Che parole usa la democrazia?
«Io non ho mai usato parole violente, sono sempre parte civile quindi assisto i familiari delle vittime o le società vittime come associazione Libera, ma mai con parole violente perché anche i mafiosi devono abituarsi a discutere senza parole di scontro. Devono capire che esistono due mondi, separati, e che il loro mondo non va bene per noi, ma nemmeno per loro».

 

E lo capiscono?
«Posso dirle che quando cominciano a usare parole diverse io so che i loro pensieri stanno diventando diversi. Penso alle donne che rompono con il sistema mafioso. Le donne che accogliamo all’inizio parlano un alfabeto mafioso, anche come tono, quando iniziano a prendere consapevolezza, cominciano a cercare altre parole».

 

Cosa la stupisce della vita quotidiana di queste persone?
«Quando leggo un verbale di perquisizione chiedo sempre a chi lo ha steso: “Ma non avete sequestrato nemmeno un libro”?».

 

Perché non ha fatto il magistrato?
«Ci ho pensato, molti dei colleghi con cui ho studiato lo hanno fatto, ma volevo fare politica, il magistrato è un funzionario dello Stato, le mafie si combattono giudizialmente ma non solo e io volevo fare le due cose.

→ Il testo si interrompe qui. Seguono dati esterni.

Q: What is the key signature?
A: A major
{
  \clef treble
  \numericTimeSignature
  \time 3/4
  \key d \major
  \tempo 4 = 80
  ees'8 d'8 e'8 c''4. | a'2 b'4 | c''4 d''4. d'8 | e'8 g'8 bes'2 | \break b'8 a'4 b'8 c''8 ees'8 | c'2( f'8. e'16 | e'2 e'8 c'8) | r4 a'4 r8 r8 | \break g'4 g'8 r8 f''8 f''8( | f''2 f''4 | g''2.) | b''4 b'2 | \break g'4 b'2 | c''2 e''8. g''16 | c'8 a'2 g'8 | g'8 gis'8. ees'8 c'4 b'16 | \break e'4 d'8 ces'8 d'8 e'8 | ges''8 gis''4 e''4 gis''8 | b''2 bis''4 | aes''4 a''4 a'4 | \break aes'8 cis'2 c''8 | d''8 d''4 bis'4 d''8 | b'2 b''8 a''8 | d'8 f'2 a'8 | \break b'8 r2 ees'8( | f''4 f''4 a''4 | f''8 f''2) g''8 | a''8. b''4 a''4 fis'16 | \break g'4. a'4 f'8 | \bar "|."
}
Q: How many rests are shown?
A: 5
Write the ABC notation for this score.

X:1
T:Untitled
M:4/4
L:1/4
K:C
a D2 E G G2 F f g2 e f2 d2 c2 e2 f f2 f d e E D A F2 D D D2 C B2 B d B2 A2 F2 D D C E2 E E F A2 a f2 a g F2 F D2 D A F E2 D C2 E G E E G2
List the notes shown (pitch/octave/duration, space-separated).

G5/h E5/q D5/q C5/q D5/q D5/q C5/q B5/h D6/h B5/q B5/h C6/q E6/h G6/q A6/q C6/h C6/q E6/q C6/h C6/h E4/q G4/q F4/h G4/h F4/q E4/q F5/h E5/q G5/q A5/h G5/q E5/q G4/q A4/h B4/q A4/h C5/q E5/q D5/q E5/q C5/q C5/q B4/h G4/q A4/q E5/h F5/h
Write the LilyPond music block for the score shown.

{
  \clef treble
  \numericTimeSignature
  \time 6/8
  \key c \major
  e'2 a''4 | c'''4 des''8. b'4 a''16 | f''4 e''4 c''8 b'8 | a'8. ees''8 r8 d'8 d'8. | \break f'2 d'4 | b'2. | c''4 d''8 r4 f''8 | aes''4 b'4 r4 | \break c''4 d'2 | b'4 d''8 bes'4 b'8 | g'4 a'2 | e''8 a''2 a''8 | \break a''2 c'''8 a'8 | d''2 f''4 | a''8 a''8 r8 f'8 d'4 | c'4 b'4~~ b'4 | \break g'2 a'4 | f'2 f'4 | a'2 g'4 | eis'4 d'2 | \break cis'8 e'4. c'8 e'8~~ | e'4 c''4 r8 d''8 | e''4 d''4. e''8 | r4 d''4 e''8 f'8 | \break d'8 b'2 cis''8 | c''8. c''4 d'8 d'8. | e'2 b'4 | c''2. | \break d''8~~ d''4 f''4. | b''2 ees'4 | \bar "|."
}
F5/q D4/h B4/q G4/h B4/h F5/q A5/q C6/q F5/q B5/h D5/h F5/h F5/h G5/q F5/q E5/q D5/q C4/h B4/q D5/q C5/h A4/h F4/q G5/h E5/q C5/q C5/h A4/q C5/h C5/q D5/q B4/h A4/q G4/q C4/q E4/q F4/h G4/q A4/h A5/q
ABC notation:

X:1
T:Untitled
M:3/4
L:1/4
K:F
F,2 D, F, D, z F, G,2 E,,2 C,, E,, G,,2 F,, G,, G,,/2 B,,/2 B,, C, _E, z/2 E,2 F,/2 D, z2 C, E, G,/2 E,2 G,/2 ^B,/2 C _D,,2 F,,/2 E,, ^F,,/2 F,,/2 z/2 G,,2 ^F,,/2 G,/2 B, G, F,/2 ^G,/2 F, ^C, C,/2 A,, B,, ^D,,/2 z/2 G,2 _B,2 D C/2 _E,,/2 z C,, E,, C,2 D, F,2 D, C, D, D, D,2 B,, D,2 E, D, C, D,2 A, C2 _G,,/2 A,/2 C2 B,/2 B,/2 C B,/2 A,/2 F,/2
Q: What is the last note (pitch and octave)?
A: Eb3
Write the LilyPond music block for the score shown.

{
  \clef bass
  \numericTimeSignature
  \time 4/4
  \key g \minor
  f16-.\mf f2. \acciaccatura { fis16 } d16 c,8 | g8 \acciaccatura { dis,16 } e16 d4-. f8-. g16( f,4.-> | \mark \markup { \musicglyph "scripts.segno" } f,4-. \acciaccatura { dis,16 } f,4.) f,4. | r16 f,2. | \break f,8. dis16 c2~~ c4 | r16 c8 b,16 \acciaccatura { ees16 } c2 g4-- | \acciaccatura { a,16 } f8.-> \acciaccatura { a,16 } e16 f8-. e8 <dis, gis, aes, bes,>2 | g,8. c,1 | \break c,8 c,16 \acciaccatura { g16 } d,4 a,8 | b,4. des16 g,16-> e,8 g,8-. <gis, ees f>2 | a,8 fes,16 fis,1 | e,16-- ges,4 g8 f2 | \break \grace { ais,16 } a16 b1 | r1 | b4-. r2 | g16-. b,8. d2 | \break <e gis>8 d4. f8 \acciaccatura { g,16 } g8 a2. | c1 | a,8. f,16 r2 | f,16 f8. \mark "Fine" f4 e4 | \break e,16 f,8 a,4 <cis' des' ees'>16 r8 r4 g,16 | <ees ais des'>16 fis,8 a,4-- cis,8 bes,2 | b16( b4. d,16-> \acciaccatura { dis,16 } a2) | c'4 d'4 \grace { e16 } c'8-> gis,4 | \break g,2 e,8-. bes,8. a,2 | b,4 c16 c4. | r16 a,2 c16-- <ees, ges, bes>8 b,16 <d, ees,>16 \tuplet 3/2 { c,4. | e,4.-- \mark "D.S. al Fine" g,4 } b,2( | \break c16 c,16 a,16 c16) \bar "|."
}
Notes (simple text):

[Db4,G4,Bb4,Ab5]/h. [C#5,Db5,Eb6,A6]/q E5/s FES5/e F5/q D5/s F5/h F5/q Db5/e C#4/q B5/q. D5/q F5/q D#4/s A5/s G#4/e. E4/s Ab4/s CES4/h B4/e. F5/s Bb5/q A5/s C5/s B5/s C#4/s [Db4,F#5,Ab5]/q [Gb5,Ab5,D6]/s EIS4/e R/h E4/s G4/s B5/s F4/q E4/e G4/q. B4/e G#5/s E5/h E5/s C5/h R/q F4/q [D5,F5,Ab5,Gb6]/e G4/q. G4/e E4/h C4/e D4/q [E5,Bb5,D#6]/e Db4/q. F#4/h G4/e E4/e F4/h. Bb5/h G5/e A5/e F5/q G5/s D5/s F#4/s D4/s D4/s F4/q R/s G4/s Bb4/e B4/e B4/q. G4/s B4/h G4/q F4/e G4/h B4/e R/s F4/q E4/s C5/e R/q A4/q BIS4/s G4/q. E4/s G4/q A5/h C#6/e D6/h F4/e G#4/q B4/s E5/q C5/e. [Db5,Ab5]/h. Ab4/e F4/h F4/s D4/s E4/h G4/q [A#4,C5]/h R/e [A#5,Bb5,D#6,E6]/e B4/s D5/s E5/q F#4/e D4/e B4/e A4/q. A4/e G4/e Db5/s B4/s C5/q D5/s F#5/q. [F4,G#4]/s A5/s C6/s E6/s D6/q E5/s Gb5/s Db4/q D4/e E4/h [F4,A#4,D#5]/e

Io penso che la politica sia l’arte migliore per cambiare il mondo».

 

“Una femmina” racconta la storia di una donna che si ribella a una ideologia, una abitudine, racconta il tentativo di cambiare.
«I matrimoni di mafia non sono quasi mai matrimoni d’amore, servono per stringere alleanze o per quietare conflitti. Pensi a queste ragazze che crescono in famiglie mafiose ma che usano facebook o i social, che leggono un libro, per esempio, pensi a questo come all’ingresso della modernità che porta con sé anche il volersi sposare per amore. Ci pensi a quanto può essere sovversivo un sentimento così in un mondo rigido come quello mafioso».

 

Enza Rando sorride e io pure perché non avevo mai pensato a quanto il voler essere felici possa essere una forma di modernità, di libertà, e in fondo anche di democrazia.